1.4 In a nutshell, how does Kafka work?
Kafka is a distributed system consisting of a server ( Server
) and a client ( client
), communicating through a high-performance TCP network protocol . It can be deployed on bare-metal hardware, virtual machines, and containers in on-premises and cloud environments.
Servers : Kafka runs as a cluster of one or more servers, which can span multiple data centers or cloud regions. Some of these servers make up the storage layer, called proxies ( broker
). Other servers run Kafka Connect to continuously import and export data in the form of event streams, integrating Kafka with existing systems such as relational databases and other Kafka clusters. To allow you to implement mission-critical use cases, Kafka clusters are highly scalable and fault-tolerant : if any one of the servers fails, the others will take over from them, ensuring continued operation without any data loss.
Clients : They allow you to write distributed applications and microservices that can read, write, and process event streams in parallel, at scale, and in a fault-tolerant manner, even in the face of network issues or machine failures The same is true for the case. Kafka ships with a few such clients, augmented by dozens of clients contributed by the Kafka community : clients are available for Java and Scala, including the higher-level Kafka Streams library for Go, Python, C / C++ and many other programming languages and REST APIs.
1.5 Key concepts and terminology
Events ( event
) record facts about "what happened" in the world or in your business. record
Also referred to as record ( ) or message ( ) in the documentation message
. When you read and write data to Kafka, you do it in the form of events. Conceptually, an event has a key ( key
), a value ( value
), a timestamp ( timestamp
), and an optional metadata header ( metadata headers
). Below is an example:
- Event key: “Alice”
- Event value: “Made a payment of $200 to Bob”
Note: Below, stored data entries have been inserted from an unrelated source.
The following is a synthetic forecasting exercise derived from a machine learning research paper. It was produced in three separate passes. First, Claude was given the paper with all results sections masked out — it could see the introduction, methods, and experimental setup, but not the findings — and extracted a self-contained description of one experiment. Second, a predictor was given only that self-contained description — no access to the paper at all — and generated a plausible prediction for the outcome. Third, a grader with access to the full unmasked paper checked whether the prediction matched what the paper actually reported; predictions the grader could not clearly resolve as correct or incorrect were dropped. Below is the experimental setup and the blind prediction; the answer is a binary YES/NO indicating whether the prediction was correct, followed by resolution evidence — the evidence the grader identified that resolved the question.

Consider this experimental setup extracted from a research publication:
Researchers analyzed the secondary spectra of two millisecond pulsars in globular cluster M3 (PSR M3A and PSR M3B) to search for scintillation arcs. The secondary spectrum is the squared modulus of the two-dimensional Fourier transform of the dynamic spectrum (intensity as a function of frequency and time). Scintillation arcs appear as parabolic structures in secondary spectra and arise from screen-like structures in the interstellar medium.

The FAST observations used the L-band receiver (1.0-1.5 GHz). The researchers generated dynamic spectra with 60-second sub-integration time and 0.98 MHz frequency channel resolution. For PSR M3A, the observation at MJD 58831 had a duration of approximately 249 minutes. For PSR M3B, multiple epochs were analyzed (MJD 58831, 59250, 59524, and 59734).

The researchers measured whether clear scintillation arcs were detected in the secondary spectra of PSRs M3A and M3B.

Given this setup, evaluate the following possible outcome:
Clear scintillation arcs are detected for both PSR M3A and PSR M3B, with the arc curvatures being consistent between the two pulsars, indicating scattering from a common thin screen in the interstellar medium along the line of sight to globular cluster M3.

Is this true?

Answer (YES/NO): NO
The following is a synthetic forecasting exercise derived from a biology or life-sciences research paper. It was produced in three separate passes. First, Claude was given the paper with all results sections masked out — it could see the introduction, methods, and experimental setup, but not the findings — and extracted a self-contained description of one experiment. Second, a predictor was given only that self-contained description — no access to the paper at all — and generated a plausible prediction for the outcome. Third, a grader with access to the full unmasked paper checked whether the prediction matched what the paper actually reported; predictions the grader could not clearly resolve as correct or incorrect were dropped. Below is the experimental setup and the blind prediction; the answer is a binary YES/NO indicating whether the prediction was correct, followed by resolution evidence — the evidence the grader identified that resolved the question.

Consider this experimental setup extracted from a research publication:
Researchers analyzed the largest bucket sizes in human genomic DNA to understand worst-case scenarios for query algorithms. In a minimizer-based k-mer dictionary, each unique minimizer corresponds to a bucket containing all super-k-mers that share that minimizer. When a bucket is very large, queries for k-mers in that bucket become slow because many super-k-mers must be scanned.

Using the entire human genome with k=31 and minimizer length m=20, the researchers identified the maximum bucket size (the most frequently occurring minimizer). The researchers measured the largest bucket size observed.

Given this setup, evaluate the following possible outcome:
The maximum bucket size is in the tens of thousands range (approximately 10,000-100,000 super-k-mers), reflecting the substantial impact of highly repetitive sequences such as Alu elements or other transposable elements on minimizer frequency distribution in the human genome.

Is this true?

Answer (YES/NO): YES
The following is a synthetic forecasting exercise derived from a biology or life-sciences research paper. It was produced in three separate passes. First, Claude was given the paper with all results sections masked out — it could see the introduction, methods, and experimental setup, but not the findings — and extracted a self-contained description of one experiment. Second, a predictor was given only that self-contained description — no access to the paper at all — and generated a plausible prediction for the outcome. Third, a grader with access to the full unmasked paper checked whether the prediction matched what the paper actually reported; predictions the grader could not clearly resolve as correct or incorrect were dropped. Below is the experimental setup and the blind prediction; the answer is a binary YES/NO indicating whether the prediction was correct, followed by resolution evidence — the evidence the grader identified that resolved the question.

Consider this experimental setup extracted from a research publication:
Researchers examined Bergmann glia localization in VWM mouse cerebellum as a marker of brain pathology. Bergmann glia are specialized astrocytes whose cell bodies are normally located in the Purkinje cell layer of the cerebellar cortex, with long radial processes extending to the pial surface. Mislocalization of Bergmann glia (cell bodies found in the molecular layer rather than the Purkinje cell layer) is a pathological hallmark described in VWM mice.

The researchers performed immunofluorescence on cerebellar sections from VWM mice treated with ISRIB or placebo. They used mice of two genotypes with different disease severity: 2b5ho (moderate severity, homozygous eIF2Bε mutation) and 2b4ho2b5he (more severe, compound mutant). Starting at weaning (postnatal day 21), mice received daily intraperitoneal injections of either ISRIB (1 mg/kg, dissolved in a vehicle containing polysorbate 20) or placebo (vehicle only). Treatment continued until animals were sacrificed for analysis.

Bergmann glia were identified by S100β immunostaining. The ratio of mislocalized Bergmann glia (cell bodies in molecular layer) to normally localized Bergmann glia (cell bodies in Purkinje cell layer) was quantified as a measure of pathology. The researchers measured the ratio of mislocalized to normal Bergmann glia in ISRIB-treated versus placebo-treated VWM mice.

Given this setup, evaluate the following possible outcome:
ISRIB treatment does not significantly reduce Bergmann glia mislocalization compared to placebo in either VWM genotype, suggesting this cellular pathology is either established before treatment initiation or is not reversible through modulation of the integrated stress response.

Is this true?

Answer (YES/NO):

- Event timestamp: “Jun. 25, 2020 at 2:06 p.m.”
Producers ( Producer
) are those client applications that publish (write) events to Kafka, and consumers ( consumer
) are those client applications that subscribe (read and process) those events. In Kafka, producers and consumers are completely decoupled and agnostic of each other, which is a key design element to achieve the high scalability Kafka is known for . For example, the producer never needs to wait for the consumer. Kafka provides various guarantees , such as the ability to process events exactly once.
Events are organized and persistently stored in topics ( topic
) . Very simply, a topic is like a folder in the file system, and events are the files in that folder. For example, the subject name could be "payments". Topics in Kafka are always multi-producer and multi-subscriber : a topic can have zero, one or more producers writing events to it, and zero, one or more consumers subscribing to those events. Events in topics can be read as often as needed - unlike traditional messaging systems, events are not deleted after use . 相反,你可以通过每个主题的配置设置来定义Kafka应该保留多长时间的事件
, after which older events will be discarded. Kafka's performance is effectively constant in terms of data size, so storing data for long periods of time is perfectly fine .
Topics are partitioned ( ), which means that a topic is distributed over many "buckets ( )" partitioned
located on different Kafka brokers . buckets
This distributed placement of data is important for scalability because it allows client applications to read and write data from multiple brokers simultaneously. When a new event is published to a topic, it is actually appended to a partition of the topic . Events with the same event key (e.g., customer or vehicle ID) are written to the same partition, and Kafka guarantees that any consumer of a given topic partition will always read events for that partition in the same order as they were written.
Figure: This example topic has four partitions P1-P4. Two different producer clients write events to the topic's partitions over the network, publishing new events to the topic independently of each other. Events with the same key (colored in the graph) are written to the same partition. Note that both producers can write to the same partition if appropriate.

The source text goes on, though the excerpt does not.